Part Number: TDA4VL-Q1
Other Parts Discussed in Thread: TDA4VL

Tool/software:

hi guys,

i use ti-processor-sdk-rtos-j721s2-evm-09_02_00_05.tar this version for my tda4vl program

and i use this parameter to convert my onnx model to ti bin

---------------------------------------

modelType = 2
numParamBits = 8
numFeatureBits = 8
quantizationStyle = 2

mixedPrecisionFactor = 1.2

……

--------------------------------------

because and get the output layer as 16bit

and the model bin get the right result at PC emulation mode

but when i run the model on the board 

the result are totally wrong!

And when i just remove the mixedPrecisionFactor = 1.2

and get the normal 8bit layer output.

i can get the right result on the board too.

but the model would get lower percision  than 16bit model

by the way , i use the same parameter on ti-processor-sdk-rtos-j721s2-evm-08_06_01_03.tar can get the right result for 16bit model. 

so i not sure the different between this two version. 

any one can help me to fix this problem?

  • Hi,

    Thanks for your question, i have assigned this thread to our analytics expert.
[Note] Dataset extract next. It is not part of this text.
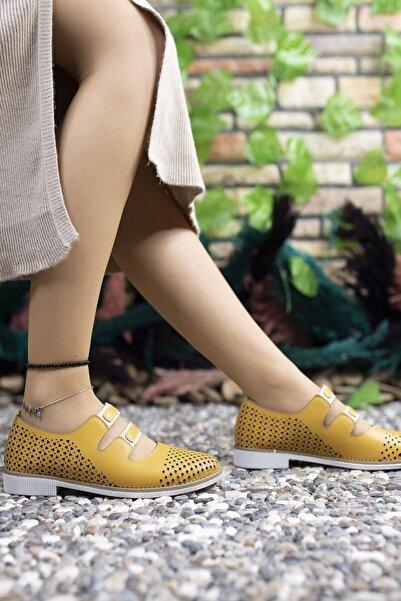 Riccon Kadın Hardal Günlük Ayakkabı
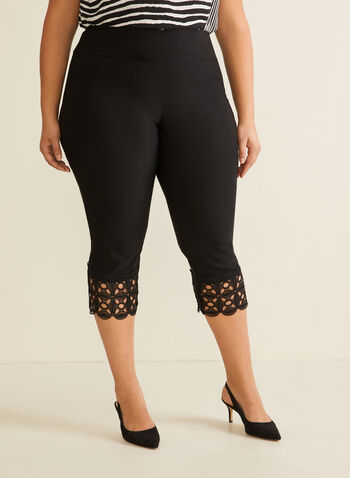 Crochet Detail Capri Pants, Black,  pants, capri, pull-on, slim leg, crochet, stretchy, bengaline, spring summer 2020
    Please expect reply from them.

    Thanks 

  • Hello,

    Summarizing the behavior you are observing below:

    - Using TIDL-RT flow with ti-processor-sdk-rtos-j721s2-evm-09_02_00_05

    - With automated mixed precision set to 1.2 you achieve the correct result with inference on host emulation, however transferring the model artifacts to the EVM, you are getting an incorrect result

    - With 8-bit fixed point precision, this mismatch does not occur (but is not precise enough for your use case)

    To debug the above issue further, can you provide the layer level traces (done with writeTraceLevel = 1) from both host emulation and target inference and compare to see where the functional mismatch is occurring? The steps to do this are documented here under Steps to Debug Error Scenarios for target(EVM) execution. In addition, if you are able to provide the model and your import configuration file that you using that will be helpful to look at on our end. 

    Best,

    Asha

  • hello, i have checked your method 

     when i set the paramter "writeTraceLevel = 1" on HOST EMULATION it would get a "segment fault" at 7 layer for our model.

    in this function "vxProcessGraph"

    but it did generate 7 log files 

    and board could get the whole log files by set "writeTraceLevel = 1"

    but when i compare these to files

    it almost difference between then.

     

    this is my config file 

    because our model is important so i can not send it to the website  sorry about that.

  • Hi,

     when i set the paramter "writeTraceLevel = 1" on HOST EMULATION it would get a "segment fault" at 7 layer for our model.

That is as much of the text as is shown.